A SpaceXAI lançou o modelo em 16 de julho de 2026, com foco em código e tarefas agentic. O Grok 4.5 alcança 80 TPS e supera modelos rivais em alguns testes, mas fica atrás deles em outros. A disputa interessa a equipes que escolhem modelos para programar, operar agentes e controlar custo por tarefa.
O Grok 4.5 foi treinado com dezenas de milhares de GPUs NVIDIA GB300 e recebeu reforço com centenas de milhares de tarefas. A SpaceXAI concentrou esse treino em engenharia de software, raciocínio em várias etapas e tarefas técnicas avaliadas por sistemas automáticos e por outros modelos. O objetivo declarado é gastar menos tokens para chegar ao mesmo resultado. Esse ganho reduz custo.
Nos testes de engenharia, o resultado muda conforme a métrica. No SWE Marathon, o Grok 4.5 liderou com taxa de resolução de 29,0%, contra 26,0% do Opus 4.8 e 24,0% do Fable. No Terminal Bench 2.1, marcou 83,3%, praticamente empatado com o GPT 5.5, que obteve 83,4%, mas atrás do Fable, com 84,3%.
A vantagem desaparece em outras avaliações. No DeepSWE 1.0, o Grok 4.5 alcançou 62,0%, contra 66,1% do Fable e 64,31% do GPT 5.5. No DeepSWE 1.1, ficou em 53%, atrás do Fable, do GPT 5.5 e do Opus 4.8. No SWE Bench Pro, marcou 64,7%, enquanto o Fable chegou a 80,4%.
A própria página informa que os números dos concorrentes vêm de system cards publicados pelos desenvolvedores ou de rankings de benchmark. Isso deixa uma questão metodológica. Os testes usam harnesses diferentes: o DeepSWE 1.0 roda com os harnesses de cada provedor, enquanto o DeepSWE 1.1 usa o mini-swe-agent harness. Comparar os percentuais exige atenção ao protocolo.

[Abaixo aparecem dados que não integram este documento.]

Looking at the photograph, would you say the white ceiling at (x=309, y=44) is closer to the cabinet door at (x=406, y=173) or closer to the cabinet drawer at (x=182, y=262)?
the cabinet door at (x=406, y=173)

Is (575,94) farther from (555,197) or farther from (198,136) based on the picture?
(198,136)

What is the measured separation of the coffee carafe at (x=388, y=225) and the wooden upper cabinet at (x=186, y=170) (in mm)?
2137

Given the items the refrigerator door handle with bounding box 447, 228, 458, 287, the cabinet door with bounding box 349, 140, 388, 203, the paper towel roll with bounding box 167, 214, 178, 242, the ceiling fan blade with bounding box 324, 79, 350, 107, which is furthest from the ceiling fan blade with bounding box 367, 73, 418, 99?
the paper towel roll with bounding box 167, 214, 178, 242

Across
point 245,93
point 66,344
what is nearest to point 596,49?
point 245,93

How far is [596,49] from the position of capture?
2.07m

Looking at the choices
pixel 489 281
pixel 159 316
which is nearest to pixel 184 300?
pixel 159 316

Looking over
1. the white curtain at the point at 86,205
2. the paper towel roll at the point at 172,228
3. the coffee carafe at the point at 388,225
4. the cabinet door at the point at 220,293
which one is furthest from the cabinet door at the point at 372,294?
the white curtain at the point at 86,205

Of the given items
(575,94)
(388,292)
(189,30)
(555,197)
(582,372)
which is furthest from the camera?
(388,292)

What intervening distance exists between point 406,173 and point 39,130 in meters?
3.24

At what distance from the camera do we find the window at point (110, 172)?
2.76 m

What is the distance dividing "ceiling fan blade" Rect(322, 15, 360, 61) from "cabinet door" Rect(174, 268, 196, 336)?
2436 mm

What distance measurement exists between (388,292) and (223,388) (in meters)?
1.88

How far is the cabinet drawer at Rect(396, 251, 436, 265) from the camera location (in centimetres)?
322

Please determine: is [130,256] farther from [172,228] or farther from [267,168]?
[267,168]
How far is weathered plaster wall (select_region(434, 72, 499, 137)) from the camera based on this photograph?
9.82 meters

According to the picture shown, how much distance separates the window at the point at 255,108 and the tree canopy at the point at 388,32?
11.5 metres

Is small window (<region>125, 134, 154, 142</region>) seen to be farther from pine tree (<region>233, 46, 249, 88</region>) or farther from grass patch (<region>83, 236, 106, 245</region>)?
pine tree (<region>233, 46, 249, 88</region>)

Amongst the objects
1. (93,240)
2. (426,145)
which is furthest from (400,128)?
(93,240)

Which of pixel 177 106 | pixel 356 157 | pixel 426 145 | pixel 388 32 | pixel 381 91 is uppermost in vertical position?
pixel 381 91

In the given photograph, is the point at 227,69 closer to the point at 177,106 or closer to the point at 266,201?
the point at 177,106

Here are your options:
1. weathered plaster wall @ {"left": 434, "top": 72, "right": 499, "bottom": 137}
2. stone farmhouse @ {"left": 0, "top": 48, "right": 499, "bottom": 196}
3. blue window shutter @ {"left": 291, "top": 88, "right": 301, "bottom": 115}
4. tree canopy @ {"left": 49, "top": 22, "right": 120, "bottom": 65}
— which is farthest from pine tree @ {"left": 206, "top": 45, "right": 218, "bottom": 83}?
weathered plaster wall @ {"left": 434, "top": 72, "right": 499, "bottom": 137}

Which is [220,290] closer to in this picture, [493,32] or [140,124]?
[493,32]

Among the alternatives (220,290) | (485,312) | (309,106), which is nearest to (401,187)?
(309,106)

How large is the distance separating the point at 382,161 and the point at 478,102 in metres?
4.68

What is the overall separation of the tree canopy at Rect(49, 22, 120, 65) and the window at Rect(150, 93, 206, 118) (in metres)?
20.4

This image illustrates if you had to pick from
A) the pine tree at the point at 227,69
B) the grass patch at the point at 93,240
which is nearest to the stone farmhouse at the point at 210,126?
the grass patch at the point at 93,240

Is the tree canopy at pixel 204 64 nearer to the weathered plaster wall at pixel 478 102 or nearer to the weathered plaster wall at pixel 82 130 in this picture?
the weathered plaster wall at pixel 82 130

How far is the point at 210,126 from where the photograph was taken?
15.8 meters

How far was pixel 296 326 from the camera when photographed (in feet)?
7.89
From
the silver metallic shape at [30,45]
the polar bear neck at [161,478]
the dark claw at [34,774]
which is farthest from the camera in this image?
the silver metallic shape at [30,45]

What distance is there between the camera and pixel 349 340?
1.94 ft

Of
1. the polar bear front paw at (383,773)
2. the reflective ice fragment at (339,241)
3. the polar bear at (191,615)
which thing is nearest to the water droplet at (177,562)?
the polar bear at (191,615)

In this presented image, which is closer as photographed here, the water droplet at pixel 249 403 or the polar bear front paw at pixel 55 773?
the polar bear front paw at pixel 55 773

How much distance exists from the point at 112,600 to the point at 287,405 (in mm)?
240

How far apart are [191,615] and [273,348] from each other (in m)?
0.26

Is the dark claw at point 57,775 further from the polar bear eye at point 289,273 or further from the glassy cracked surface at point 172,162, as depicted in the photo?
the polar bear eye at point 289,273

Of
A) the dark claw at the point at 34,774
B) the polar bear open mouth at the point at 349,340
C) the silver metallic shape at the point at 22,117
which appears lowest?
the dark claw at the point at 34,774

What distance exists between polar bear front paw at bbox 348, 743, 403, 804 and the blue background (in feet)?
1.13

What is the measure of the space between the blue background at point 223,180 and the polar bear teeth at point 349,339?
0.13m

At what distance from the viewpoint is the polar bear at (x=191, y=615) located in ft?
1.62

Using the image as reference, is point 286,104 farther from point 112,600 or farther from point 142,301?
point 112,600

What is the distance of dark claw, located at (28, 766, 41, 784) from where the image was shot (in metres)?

A SpaceXAI afirma que o Grok 4.5 entrega o dobro da eficiência de tokens dos principais modelos atuais nas mesmas tarefas e roda a 80 TPS. Tiberium resumiu a leitura favorável assim: “Parece ser extremamente econômico — eficiência de raciocínio 4x melhor que a do Opus, com preço de $2/$6.” O comentário também compara o modelo com GPT 5.4, GPT 5.5/5.6, Opus 4.8 e Fable.
Esse argumento depende do que a equipe mede. Menos tokens podem reduzir custo e acelerar respostas, mas não garantem código correto em tarefas longas. O Grok 4.5 também tenta criar aplicações completas com um único prompt, incluindo uma simulação do universo feita com Three.js. A demonstração mostra alcance de geração, não substitui avaliação de manutenção, segurança ou integração.
O relato de mholt reforça a utilidade prática. “Dos três modelos que testei, o Grok foi o melhor para criar um aplicativo iOS que eu queria para uso pessoal”, escreveu. Ele disse que o modelo produziu uma implementação nativa em SwiftUI e Metal, embora “definitivamente tropece às vezes”. A experiência mostra valor para protótipos específicos, mas não mede desempenho em produção.
A origem do modelo também pesa na leitura do anúncio. A página diz que a SpaceXAI treinou o Grok 4.5 junto com a Cursor, e aarvin_roshin destacou que “Grok 4.5 e Composer 2.5 são duas classes diferentes de pesos de modelo”. Segundo o comentário, a Cursor manterá o Composer 2.5 e lançará novos modelos desse porte. O debate, portanto, envolve produto e infraestrutura.
O thread do Hacker News tinha 776 pontos e 1502 comentários; seis comentários foram coletados para a análise. Thrownawaysz questionou a sequência dos lançamentos: “As empresas de IA anunciam novos produtos tão perto umas das outras, literalmente com horas de diferença, como se tentassem superar umas às outras.” O comentário aponta competição comercial, não uma falha técnica comprovada.
Os lados concordam em um ponto: nenhum número isolado resolve a escolha. O Grok 4.5 lidera no SWE Marathon, empata no Terminal Bench 2.1 e perde no SWE Bench Pro e no DeepSWE. Quem decide precisa testar suas próprias tarefas, medir tokens, latência e taxa de correção, e separar protótipo de software que seguirá em produção. A eficiência alegada pode baixar o custo relativo, mas os dados públicos ainda não mostram um vencedor universal.